### TASKS TO CARRY OUT
a. In the blog post on industrial policy, which article does the author imagine was the unreferenced source of Gertner's Summers quote?
b. Go on with the blog post on industrial policy, picking up right after its last sentence.

### TEXT SEGMENT
Sunday, August 28, 2011

Two cheers for industrial policy!

Jon Gertner’s NYT mag piece on Manufacturing and (oh so scary!) industrial policy gets it. And, incidentally, it summarizes the guru of Obamanomics, ‘neo-liberal’ Larry Summers, rather beautifully:

“As the former White House economic adviser Lawrence Summers put it, America’s role is to feed a global economy that’s increasingly based on knowledge and services rather than on making stuff.”

Jargon over objects, this is the echt neo-liberal style. Gertner doesn’t reference the source, but I imagine it was the Lizza piece on Summers in the New Yorker that contained all the information you needed to know that Obama’s administration was set on fail, two years ago. The funniest remark of the Obama four year term so far came in this article from Summers:

“Summers was equally doubtful of the idea that fairness required the government to bail out every struggling industry. He said, “The point that some of you made is one that, frankly, a number of the President’s more political advisers make with great frequency: how could you lend money to the big banks in New York and not lend money to regular folk who are employing a hundred people and are losing a hundred jobs?” But, he said, “just like occasionally in war there are unintended benefits, occasionally in bailouts there are unintended beneficiaries.” The bank bailouts, which, he noted several times, began under President Bush, “were directed at preventing a collapse that would have led millions of people to be out of work, not as support for those institutions.”

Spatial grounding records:
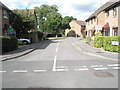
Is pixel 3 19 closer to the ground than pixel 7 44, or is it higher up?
higher up

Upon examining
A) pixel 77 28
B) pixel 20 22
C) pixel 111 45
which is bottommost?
pixel 111 45

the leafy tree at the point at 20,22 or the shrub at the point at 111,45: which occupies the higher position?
the leafy tree at the point at 20,22

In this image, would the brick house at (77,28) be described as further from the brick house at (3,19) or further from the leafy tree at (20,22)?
the brick house at (3,19)

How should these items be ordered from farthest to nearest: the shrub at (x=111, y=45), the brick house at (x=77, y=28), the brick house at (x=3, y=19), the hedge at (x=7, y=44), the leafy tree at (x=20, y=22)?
the brick house at (x=77, y=28), the leafy tree at (x=20, y=22), the brick house at (x=3, y=19), the hedge at (x=7, y=44), the shrub at (x=111, y=45)

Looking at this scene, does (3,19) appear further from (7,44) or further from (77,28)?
(77,28)

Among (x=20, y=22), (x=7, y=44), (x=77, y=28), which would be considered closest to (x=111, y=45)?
(x=7, y=44)

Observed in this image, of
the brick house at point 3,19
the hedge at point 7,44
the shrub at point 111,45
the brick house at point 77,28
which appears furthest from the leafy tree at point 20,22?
the brick house at point 77,28

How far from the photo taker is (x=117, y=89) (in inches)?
191

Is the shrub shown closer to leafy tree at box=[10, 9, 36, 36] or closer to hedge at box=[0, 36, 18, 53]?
hedge at box=[0, 36, 18, 53]

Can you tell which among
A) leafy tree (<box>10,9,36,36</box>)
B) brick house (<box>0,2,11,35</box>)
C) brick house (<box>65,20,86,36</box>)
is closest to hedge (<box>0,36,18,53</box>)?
brick house (<box>0,2,11,35</box>)

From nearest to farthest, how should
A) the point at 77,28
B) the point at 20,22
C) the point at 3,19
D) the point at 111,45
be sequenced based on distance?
the point at 111,45, the point at 3,19, the point at 20,22, the point at 77,28

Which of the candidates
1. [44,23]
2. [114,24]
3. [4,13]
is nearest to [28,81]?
[114,24]

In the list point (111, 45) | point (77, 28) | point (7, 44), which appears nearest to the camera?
point (111, 45)

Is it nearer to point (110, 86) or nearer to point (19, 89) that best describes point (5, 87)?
point (19, 89)
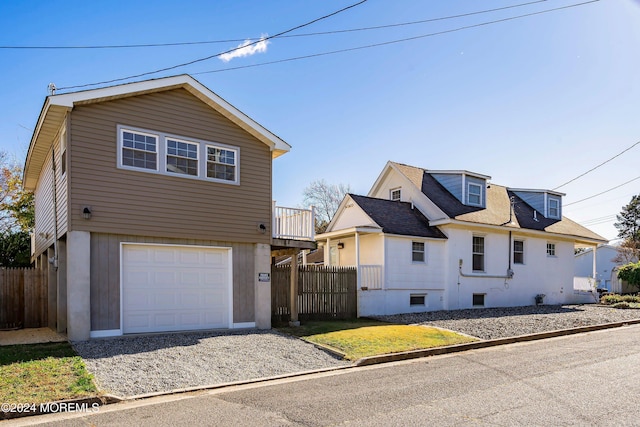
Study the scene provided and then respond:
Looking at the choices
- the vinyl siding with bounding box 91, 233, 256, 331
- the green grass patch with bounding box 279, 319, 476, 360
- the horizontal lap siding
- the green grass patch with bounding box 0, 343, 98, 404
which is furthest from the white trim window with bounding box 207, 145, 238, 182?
the green grass patch with bounding box 0, 343, 98, 404

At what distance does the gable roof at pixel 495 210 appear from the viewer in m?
Result: 20.1

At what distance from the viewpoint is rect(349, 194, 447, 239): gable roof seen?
1791 centimetres

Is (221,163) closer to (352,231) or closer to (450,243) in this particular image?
(352,231)

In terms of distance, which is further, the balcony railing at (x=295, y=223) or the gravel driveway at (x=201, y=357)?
the balcony railing at (x=295, y=223)

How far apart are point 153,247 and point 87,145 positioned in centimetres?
287

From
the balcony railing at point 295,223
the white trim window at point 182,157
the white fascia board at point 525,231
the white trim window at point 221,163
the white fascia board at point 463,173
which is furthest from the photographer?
the white fascia board at point 463,173

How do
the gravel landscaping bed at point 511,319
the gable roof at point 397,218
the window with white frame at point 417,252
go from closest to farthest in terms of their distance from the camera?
the gravel landscaping bed at point 511,319, the gable roof at point 397,218, the window with white frame at point 417,252

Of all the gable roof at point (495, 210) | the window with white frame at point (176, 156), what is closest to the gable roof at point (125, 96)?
the window with white frame at point (176, 156)

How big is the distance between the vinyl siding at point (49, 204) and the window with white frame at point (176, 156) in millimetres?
1582

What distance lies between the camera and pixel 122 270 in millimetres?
11500

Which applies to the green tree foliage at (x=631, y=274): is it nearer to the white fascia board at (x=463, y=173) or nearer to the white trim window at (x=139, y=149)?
the white fascia board at (x=463, y=173)

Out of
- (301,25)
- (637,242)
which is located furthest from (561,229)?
(637,242)

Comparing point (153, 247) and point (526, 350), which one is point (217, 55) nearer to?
point (153, 247)

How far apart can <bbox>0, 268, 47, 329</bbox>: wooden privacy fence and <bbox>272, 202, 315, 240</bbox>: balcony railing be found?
7.51m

### ANSWERS TO THIS EXERCISE
a. The Lizza piece on Summers in the New Yorker.

b.
But to get to crowning Gertner’s article with a few laurel wreaths.

I liked how this article seems to get it. The manufacturing economy isn't "modular", but full of network affects. It is a root system, not a haphazard pile of building blocks. When you ship the manufacturing of an industry to another country, contra Larry Summers, you are shipping knowledge, you are shipping the increasing return on investment that comes with every next step in the industry. Not understanding this one bit, the economists as advisors and the political elite have truly helped bring the U.S. to this point of exhaustion. And they will continue, blindly, to work against the interests of the majority, because it is in the interest of the one sector that does hire economists - the financial sector. Notice that 60 percent of scientists and engineers are employed in the manufacturing sector, and notice that these aren't fake engineers - financial 'engineers". So far, the financial industry has been so successful that the trillions 'loaned' to it hasn't even emerged as an issue in the public space - because newspapers won't report on it (the GAO report on the Fed didn't even break into the back pages of the NYT) and the economists who reporters call up for the 'expert' quote are quite proud of themselves for managing to keep us from a 'depression'.


I liked the fact that the NYT mag piece didn't spend much time quoting any economists. In Lizza’s piece on Obama’s economic team in 2009, you could almost hear the disdain in Summers’ voice for the phrase “industrial policy.” How Un-Hayekian! How cruel to put impediments in the way of creative destruction!
Economists have the same view of the people who make ‘stuff’ as bug spray manufacturers have of bugs. They know enough about the way the bug’s nervous system works to get rid of em. But if you want to know how bugs really evolve, live, and reproduce, go to an entomologist. Obama hired Raid, when he shoulda been hiring Edward O. Wilson.